Bei Heizestrichen darf die Zusammendrückbarkeit der Dämmschichten je nach Nutzlast nicht mehr als 3 bis 5 mm betragen, aus Gussasphalt sogar nicht mehr als 3 mm. Bei gemeinsamer Verwendung von Trittschall- und Wärmedämmstoffen muss der Dämmstoff mit der geringeren Zusammendrückbarkeit oben liegen. Das gilt allerdings nicht bei trittschalldämmenden Heizsystemplatten. Wird der Heizestrich elektrisch beheizt, muss die oberste Dämmschichtlage widerstandsfähig gegen Temperaturen von 90 °C sein.
Randstreifen müssen an aufgehenden Bauteilen wie Türzargen oder Rohrleitungen angeordnet werden. Wie die Dämmstoffe auch, müssen Randstreifen bei Gussasphaltestrich Temperaturen von 250 °C widerstehen. Soll auf Gussasphaltestrich ein harter Belag wie Fliesen verlegt werden, muss die Fuge zwischen Wand und Estrich ca. 10 mm betragen und mit dem Randstreifen gefüllt sein.
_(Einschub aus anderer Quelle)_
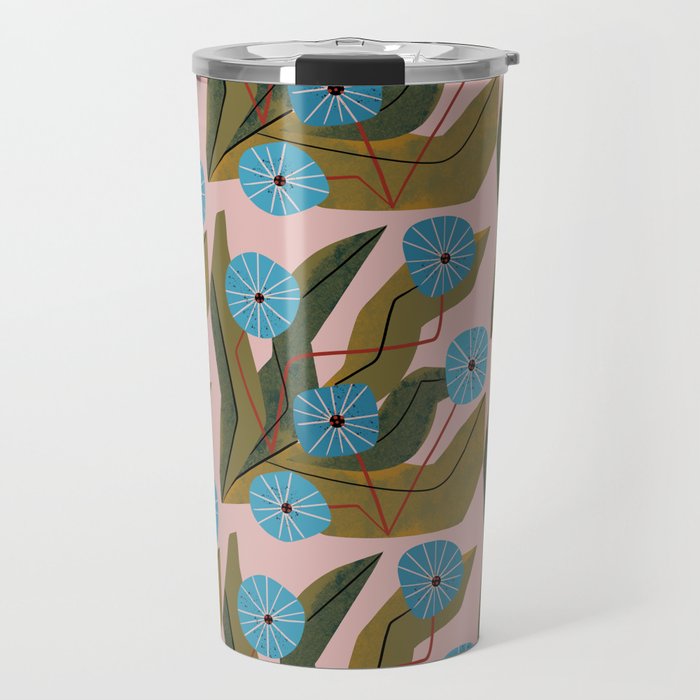 Spring Is Coming Travel Mug Gallery Image 1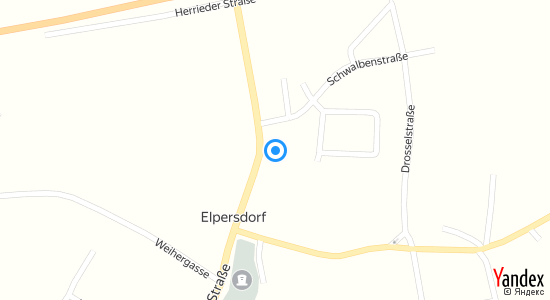 Finkensteig 91522 Ansbach Elpersdorf 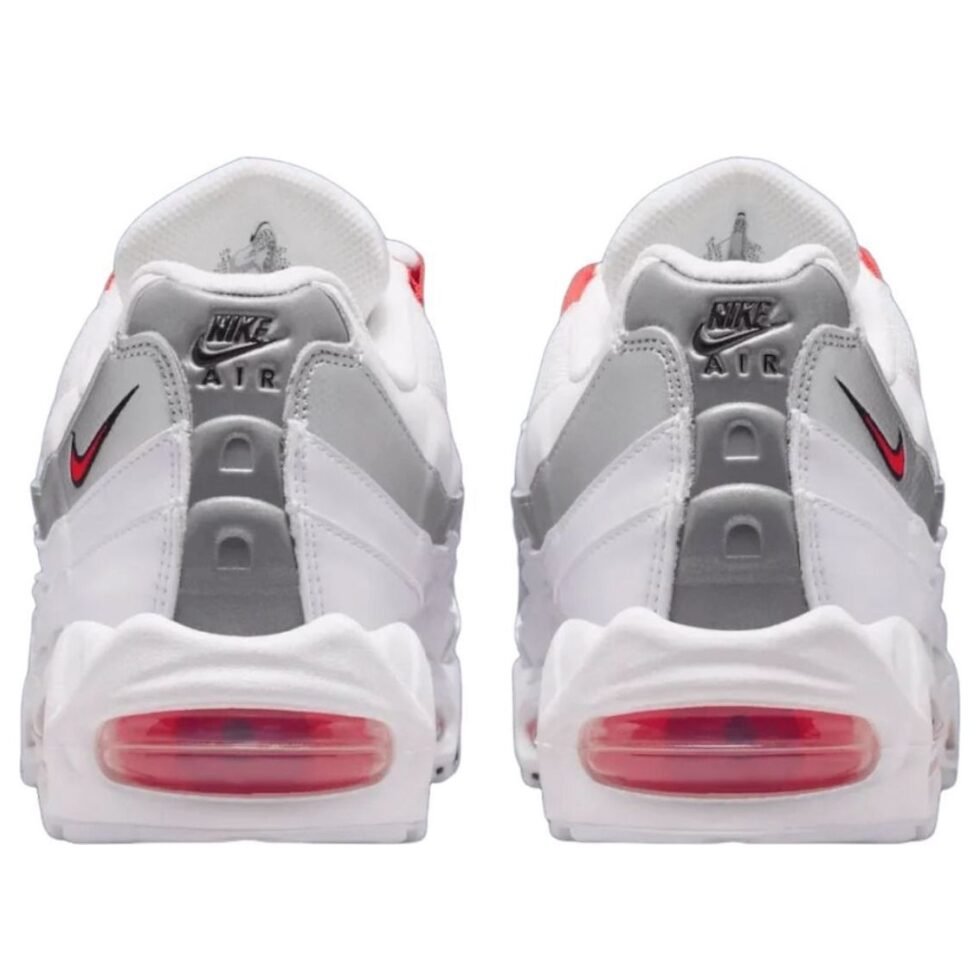 Nike Air Max 95 'England' IQ0176-100 - Image 4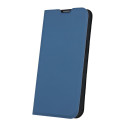 Smart Soft case for iPhone 16 Plus 6,7" denim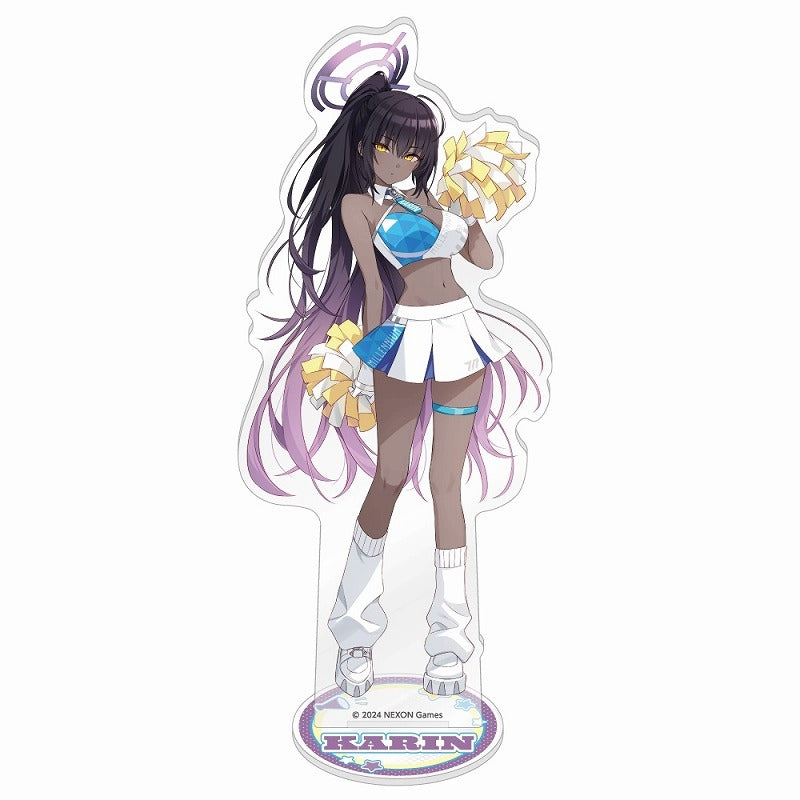 (Goods - Acrylic Stand) Blue Archive Acrylic Stand Karin 3.5 Anniversary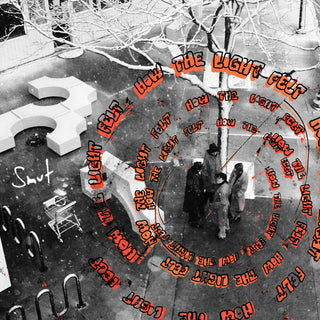 the album cover for Smut - How the Light Felt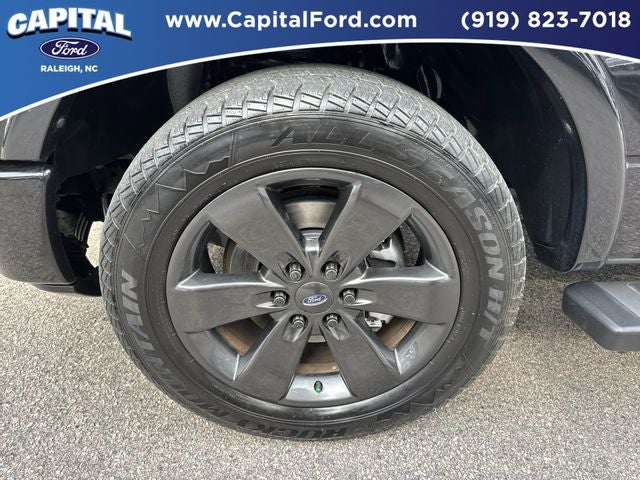 2013 Ford F-150 FX2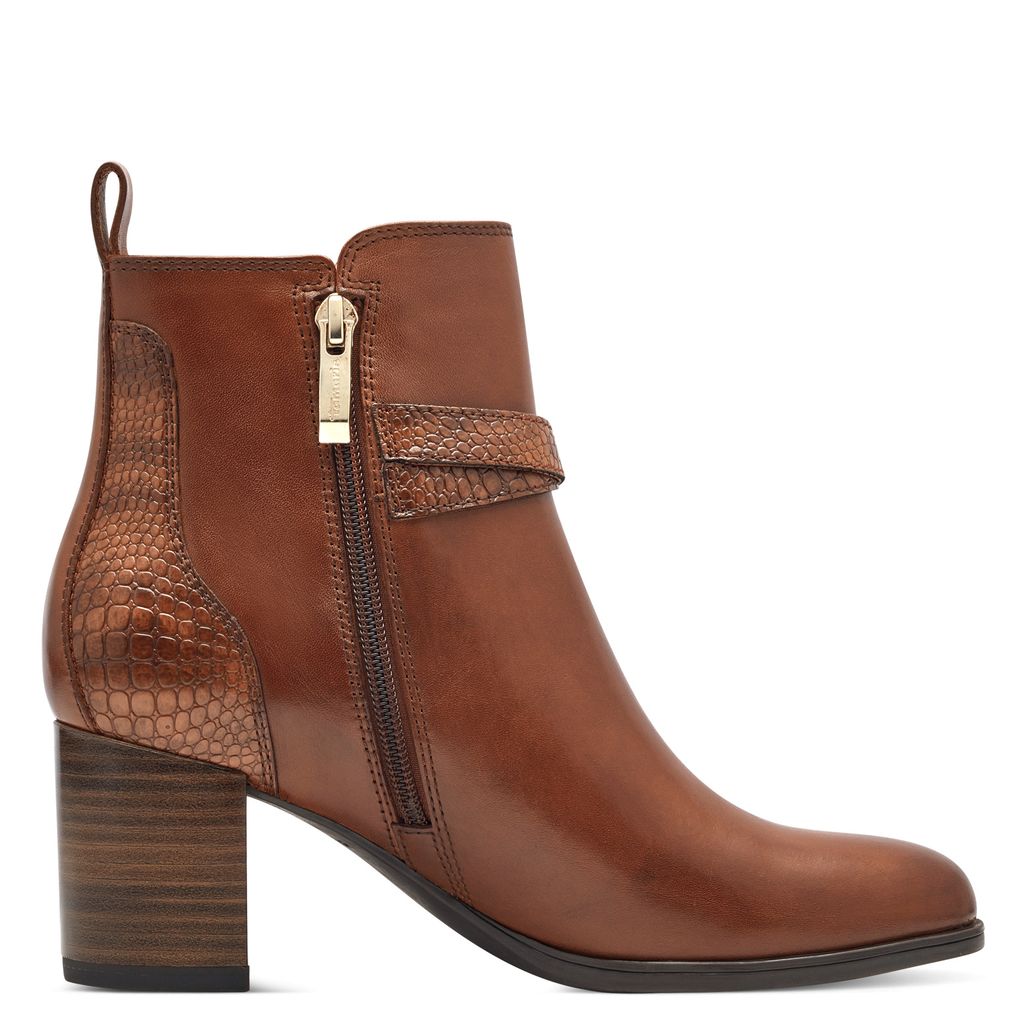 Stivaletto Marrone Tamaris 25378 - immagine 3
Randstreifen müssen vom tragenden Untergrund bis zur Oberfläche des Oberbelags reichen.
Wird eine mehrlagige Dämmschicht eingebaut, muss der Randstreifen als erstes angeordnet werden und gegen Lageveränderung gesichert sein. Bei Heizestrichen müssen die Randstreifen eine Bewegung von 5 mm ermöglichen.
- Bewehrungen
Laut DIN 18560 ist eine Bewehrung bei Estrichen auf Dämmschicht nicht erforderlich. Obwohl eine Bewehrung in manchen Fällen als zweckmäßig angesehen wird, kann sie keine Rissbildung verhindern.
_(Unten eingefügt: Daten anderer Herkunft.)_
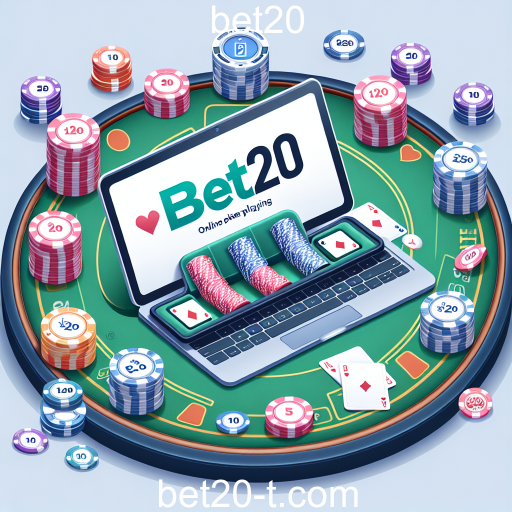 Descubra o Mundo do Poker Online no Bet20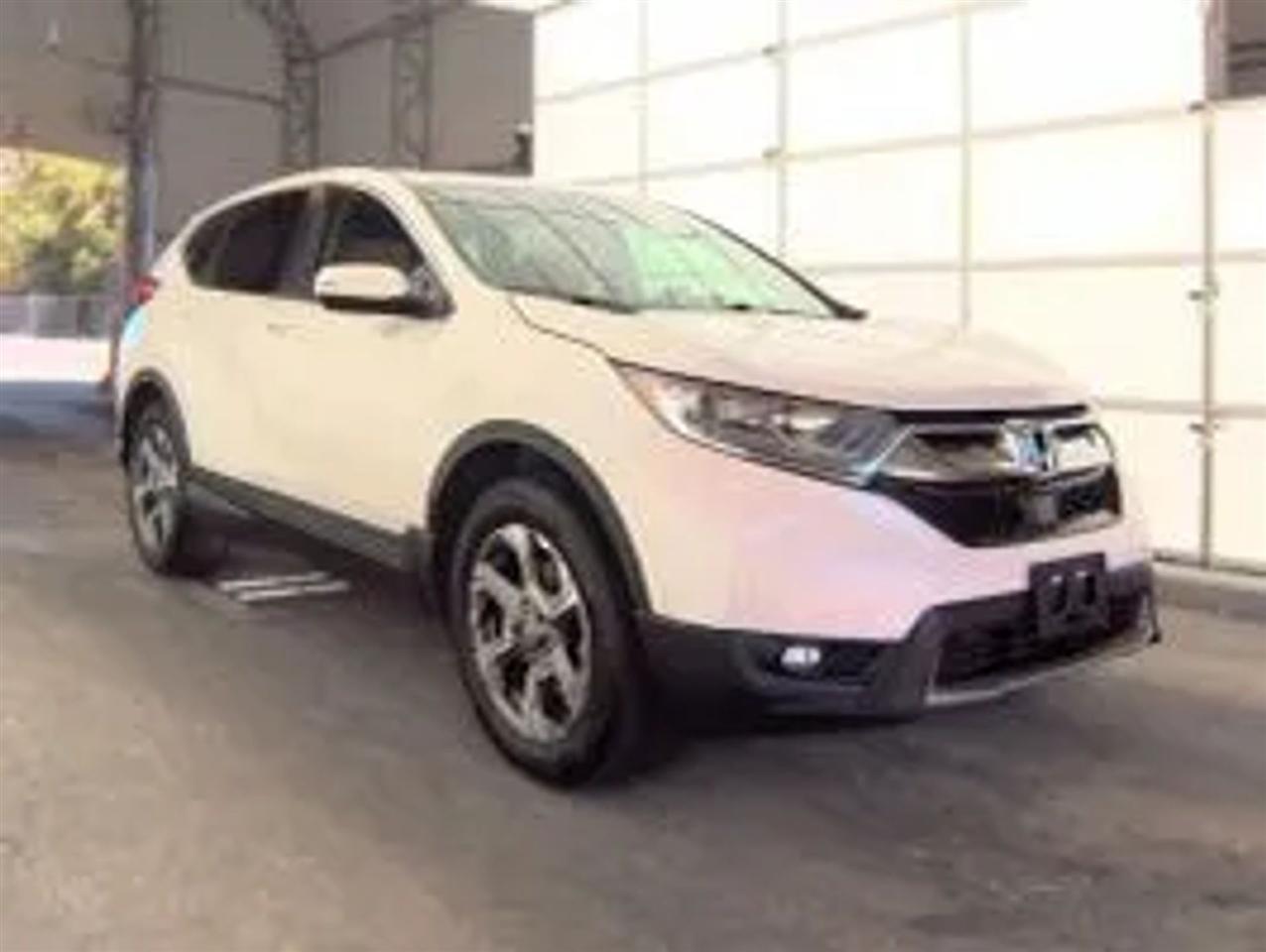 Honda CR-V EX AWD 2018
Es wird zwischen Gitter- und Faserbewehrung unterschieden. Werden Stahlmatten oder Betonstahlgitter verwendet, kann eine Rissverbreiterung und der Höhenversatz bei Risskanten minimiert werden. Mit der Faserbewehrung soll die Bildung von Schrumpf- bzw. Frühschwindrissen verringert werden. Allerdings ist die Bewehrung bei Zementestrich mit Stein- und Keramikbelägen Vorschrift. Die Wahl der Bewehrung im Estrich obliegt dem Planer. Die Bewehrung ist im Bereich von Bewegungsfugen zu unterbrechen.
- Stahl- und Betonstahlmatten mit einer Maschenweite von 150 mm x 150 mm werden ab 10 cm Estrichdicke und mit Fließestrich eingesetzt.
- Betonstahlgitter mit Maschenweiten von 50 bis 70 mm und einem Stabdurchmesser von 2 bis 3 mm sollen eine Rissverbreiterung vermindern.
- Stahlfasern werden der Estrichmasse zugegeben und so gleichmäßig verteilt
- Glasfasern werden ebenfalls der Estrichmasse zugesetzt und nehmen Spannungen beim Abbinden auf.
- Polypropylenfasern wirken ähnlich wie Glasfasern, nehmen aber Wasser auf und geben es langsam wieder an den Estrich ab und verzögern so die Trocknung.